## Spatial questions tied to pictures
......
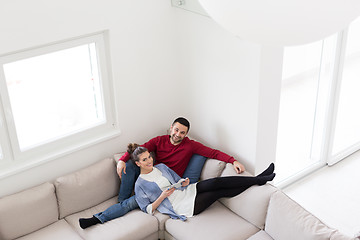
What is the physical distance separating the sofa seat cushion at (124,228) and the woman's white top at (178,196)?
0.12 meters

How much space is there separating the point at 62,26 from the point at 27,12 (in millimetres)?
311

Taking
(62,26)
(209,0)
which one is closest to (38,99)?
(62,26)

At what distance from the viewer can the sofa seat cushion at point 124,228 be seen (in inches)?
144

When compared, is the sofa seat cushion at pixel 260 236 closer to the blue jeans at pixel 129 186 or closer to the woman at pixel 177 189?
the woman at pixel 177 189

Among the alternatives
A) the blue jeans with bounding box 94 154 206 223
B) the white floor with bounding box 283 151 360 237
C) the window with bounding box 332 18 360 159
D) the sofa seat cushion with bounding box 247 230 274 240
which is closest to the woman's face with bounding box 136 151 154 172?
the blue jeans with bounding box 94 154 206 223

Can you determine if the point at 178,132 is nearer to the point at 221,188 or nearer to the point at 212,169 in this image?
the point at 212,169

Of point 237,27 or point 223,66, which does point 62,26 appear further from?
point 237,27

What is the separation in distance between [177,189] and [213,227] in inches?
20.0

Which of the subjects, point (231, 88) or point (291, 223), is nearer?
point (291, 223)

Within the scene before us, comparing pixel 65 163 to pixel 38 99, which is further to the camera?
pixel 65 163

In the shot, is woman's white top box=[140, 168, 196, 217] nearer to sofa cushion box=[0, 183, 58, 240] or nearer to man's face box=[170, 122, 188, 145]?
man's face box=[170, 122, 188, 145]

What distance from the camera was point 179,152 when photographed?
4.18 metres

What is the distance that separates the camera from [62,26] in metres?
3.57

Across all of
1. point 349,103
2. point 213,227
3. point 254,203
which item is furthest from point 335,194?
point 213,227
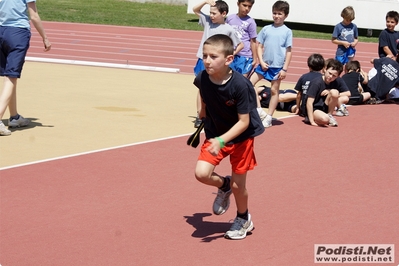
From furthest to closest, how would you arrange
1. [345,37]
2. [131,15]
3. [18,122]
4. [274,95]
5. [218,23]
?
1. [131,15]
2. [345,37]
3. [274,95]
4. [218,23]
5. [18,122]

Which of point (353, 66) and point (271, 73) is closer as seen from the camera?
point (271, 73)

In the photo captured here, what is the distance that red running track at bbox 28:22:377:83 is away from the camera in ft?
58.7

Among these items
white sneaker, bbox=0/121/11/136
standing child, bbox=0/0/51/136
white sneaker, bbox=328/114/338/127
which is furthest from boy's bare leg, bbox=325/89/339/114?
white sneaker, bbox=0/121/11/136

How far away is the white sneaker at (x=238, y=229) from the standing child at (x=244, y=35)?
4.77 m

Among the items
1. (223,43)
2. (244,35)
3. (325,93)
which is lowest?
(325,93)

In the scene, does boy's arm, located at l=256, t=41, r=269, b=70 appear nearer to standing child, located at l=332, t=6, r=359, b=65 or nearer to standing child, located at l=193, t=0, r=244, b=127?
standing child, located at l=193, t=0, r=244, b=127

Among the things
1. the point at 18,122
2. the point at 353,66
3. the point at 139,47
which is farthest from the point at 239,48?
the point at 139,47

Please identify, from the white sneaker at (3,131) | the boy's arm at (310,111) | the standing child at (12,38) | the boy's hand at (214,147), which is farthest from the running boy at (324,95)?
the boy's hand at (214,147)

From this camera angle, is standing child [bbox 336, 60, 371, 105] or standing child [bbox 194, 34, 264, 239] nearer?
standing child [bbox 194, 34, 264, 239]

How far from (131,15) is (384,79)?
61.8 feet

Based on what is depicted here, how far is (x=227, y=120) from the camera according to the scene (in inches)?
224

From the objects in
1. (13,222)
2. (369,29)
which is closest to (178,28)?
(369,29)

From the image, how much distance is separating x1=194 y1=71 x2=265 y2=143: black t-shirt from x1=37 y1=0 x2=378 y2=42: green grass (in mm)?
20114

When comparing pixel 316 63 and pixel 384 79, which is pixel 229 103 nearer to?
pixel 316 63
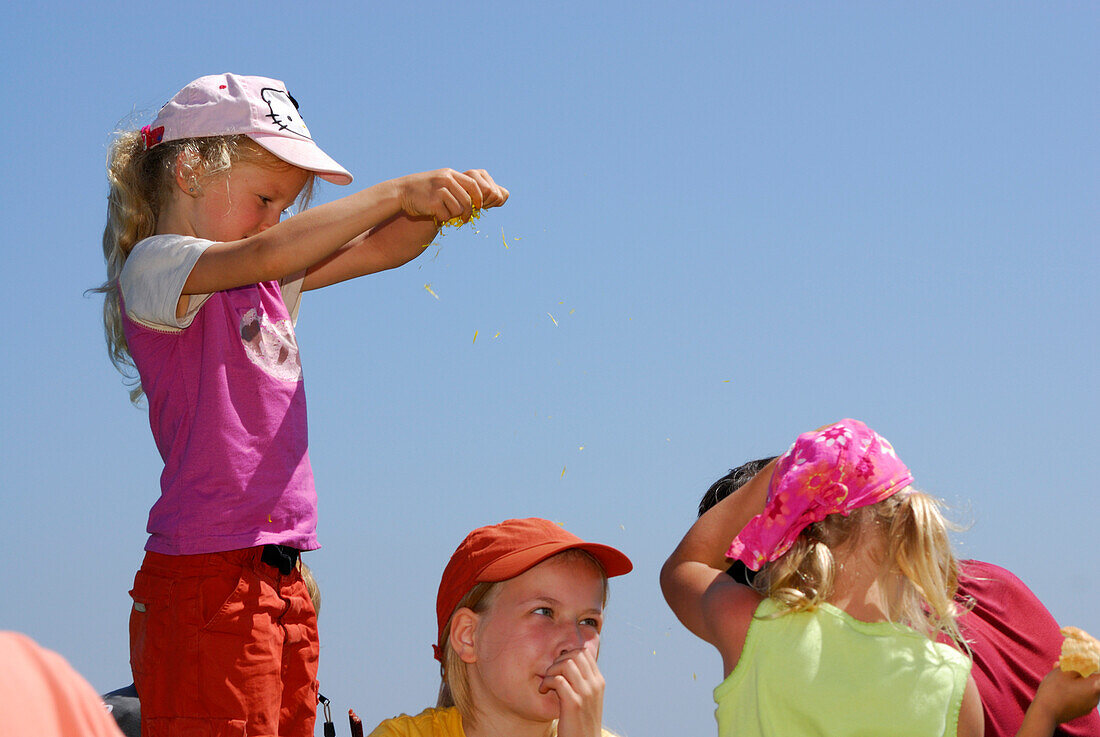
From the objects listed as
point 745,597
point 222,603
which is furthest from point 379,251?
point 745,597

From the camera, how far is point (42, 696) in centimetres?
105

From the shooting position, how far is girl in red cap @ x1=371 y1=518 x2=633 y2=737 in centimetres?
356

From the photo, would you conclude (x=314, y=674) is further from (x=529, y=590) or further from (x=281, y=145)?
(x=281, y=145)

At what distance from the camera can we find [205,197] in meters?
3.96

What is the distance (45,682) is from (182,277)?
2.79 metres

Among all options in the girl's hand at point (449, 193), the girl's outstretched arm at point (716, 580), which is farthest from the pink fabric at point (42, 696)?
the girl's hand at point (449, 193)

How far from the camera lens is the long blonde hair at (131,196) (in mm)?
4051

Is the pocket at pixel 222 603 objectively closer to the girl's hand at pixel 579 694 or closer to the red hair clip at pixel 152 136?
the girl's hand at pixel 579 694

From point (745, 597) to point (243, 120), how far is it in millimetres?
2350

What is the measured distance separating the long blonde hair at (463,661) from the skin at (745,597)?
12.1 inches

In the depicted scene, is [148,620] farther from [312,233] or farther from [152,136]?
[152,136]

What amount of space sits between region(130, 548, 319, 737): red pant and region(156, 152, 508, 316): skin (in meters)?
0.87

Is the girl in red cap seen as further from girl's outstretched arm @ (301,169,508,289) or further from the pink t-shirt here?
girl's outstretched arm @ (301,169,508,289)

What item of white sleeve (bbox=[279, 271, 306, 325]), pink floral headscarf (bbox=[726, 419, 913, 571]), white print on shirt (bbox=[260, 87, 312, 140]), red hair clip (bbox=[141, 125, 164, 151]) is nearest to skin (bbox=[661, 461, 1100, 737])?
pink floral headscarf (bbox=[726, 419, 913, 571])
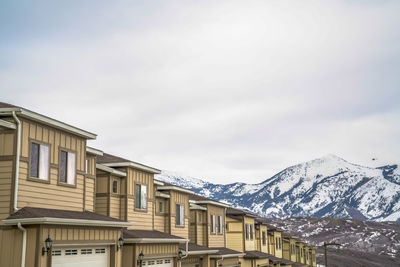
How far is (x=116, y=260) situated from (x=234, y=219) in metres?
24.3

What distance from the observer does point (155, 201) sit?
93.0 ft

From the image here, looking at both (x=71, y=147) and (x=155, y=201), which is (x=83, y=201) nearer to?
(x=71, y=147)

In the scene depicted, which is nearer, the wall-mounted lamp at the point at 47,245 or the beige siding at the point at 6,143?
the wall-mounted lamp at the point at 47,245

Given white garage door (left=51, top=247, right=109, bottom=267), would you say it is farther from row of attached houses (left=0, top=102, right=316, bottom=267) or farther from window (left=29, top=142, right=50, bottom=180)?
window (left=29, top=142, right=50, bottom=180)

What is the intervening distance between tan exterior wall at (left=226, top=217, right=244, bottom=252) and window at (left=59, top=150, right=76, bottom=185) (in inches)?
983

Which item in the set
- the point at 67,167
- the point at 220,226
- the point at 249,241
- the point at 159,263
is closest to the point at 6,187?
the point at 67,167

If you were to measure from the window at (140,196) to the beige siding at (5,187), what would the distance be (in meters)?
9.63

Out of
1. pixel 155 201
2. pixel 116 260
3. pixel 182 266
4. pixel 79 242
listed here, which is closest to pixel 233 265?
pixel 182 266

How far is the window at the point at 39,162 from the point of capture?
57.0ft

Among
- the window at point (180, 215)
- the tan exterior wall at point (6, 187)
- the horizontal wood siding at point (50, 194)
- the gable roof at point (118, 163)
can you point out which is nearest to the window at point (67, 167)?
the horizontal wood siding at point (50, 194)

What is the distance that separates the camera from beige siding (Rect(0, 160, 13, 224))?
16.0 meters

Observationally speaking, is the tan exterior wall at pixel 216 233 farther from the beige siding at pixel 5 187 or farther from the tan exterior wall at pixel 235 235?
the beige siding at pixel 5 187

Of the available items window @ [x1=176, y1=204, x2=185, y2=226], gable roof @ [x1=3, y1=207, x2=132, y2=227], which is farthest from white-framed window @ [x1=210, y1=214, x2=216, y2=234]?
gable roof @ [x1=3, y1=207, x2=132, y2=227]

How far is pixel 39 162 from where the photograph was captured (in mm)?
17688
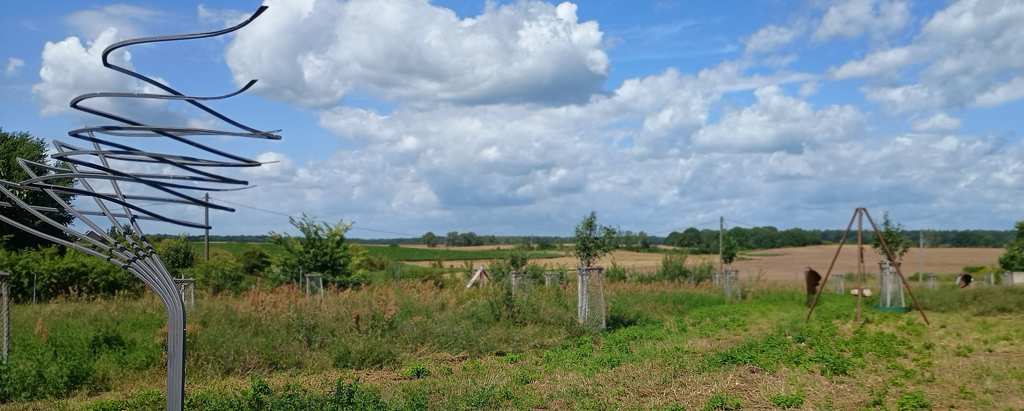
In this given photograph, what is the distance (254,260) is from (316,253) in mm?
9360

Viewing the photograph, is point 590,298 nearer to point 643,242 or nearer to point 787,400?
point 787,400

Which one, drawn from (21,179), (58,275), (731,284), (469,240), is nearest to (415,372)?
(21,179)

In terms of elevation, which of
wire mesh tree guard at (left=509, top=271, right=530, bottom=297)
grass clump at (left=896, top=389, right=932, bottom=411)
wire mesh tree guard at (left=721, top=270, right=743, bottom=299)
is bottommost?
grass clump at (left=896, top=389, right=932, bottom=411)

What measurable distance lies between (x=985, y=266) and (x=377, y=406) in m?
44.5

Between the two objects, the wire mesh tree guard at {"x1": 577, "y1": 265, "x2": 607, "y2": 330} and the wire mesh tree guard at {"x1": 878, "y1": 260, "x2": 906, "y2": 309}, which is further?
the wire mesh tree guard at {"x1": 878, "y1": 260, "x2": 906, "y2": 309}

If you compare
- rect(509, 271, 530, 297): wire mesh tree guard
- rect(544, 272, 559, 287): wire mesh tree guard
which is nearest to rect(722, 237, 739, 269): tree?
rect(544, 272, 559, 287): wire mesh tree guard

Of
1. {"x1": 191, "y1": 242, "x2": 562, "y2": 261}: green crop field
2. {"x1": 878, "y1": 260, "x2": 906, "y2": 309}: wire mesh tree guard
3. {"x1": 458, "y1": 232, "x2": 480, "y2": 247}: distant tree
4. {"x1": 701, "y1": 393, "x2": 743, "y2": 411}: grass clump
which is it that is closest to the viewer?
{"x1": 701, "y1": 393, "x2": 743, "y2": 411}: grass clump

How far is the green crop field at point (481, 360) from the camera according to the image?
751cm

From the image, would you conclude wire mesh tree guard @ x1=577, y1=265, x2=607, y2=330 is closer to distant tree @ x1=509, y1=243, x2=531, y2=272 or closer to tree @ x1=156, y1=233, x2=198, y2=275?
distant tree @ x1=509, y1=243, x2=531, y2=272

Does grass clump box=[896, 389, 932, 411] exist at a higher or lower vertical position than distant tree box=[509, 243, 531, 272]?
lower

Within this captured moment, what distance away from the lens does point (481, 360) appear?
10.7 metres

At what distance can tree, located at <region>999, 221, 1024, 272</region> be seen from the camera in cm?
3553

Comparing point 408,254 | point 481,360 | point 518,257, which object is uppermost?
point 518,257

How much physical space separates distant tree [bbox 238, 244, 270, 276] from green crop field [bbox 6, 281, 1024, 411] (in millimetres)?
16153
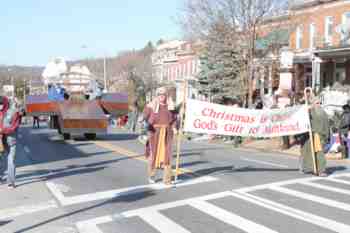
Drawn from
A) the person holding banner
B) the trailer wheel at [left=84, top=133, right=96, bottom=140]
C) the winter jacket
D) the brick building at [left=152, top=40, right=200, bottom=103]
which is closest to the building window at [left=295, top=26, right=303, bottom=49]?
the brick building at [left=152, top=40, right=200, bottom=103]

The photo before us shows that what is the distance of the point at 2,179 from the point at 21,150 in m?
8.14

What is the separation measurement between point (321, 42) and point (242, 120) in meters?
24.3

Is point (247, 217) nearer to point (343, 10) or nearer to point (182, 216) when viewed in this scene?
point (182, 216)

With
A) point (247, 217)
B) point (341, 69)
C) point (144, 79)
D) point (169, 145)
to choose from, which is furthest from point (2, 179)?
point (144, 79)

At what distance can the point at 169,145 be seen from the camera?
35.8 ft

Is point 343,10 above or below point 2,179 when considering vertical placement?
above

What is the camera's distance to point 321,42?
35250 millimetres

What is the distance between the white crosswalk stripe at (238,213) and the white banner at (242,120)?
7.58 ft

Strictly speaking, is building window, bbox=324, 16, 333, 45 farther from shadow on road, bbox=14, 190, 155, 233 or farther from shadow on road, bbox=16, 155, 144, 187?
shadow on road, bbox=14, 190, 155, 233

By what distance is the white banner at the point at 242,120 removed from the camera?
1213 centimetres

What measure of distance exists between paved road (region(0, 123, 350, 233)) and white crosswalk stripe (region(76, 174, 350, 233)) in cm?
1

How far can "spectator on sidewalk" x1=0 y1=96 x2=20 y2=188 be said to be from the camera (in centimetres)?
1043

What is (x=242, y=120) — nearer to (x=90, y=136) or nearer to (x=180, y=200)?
(x=180, y=200)

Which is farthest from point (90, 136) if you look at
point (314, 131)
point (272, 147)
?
point (314, 131)
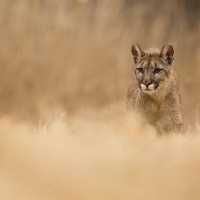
......
## Work instructions
List every line of the records above that contains the string "wood", matching letter case exactly.

## Solution for this task
- the horizontal wood siding at point (50, 194)
the horizontal wood siding at point (50, 194)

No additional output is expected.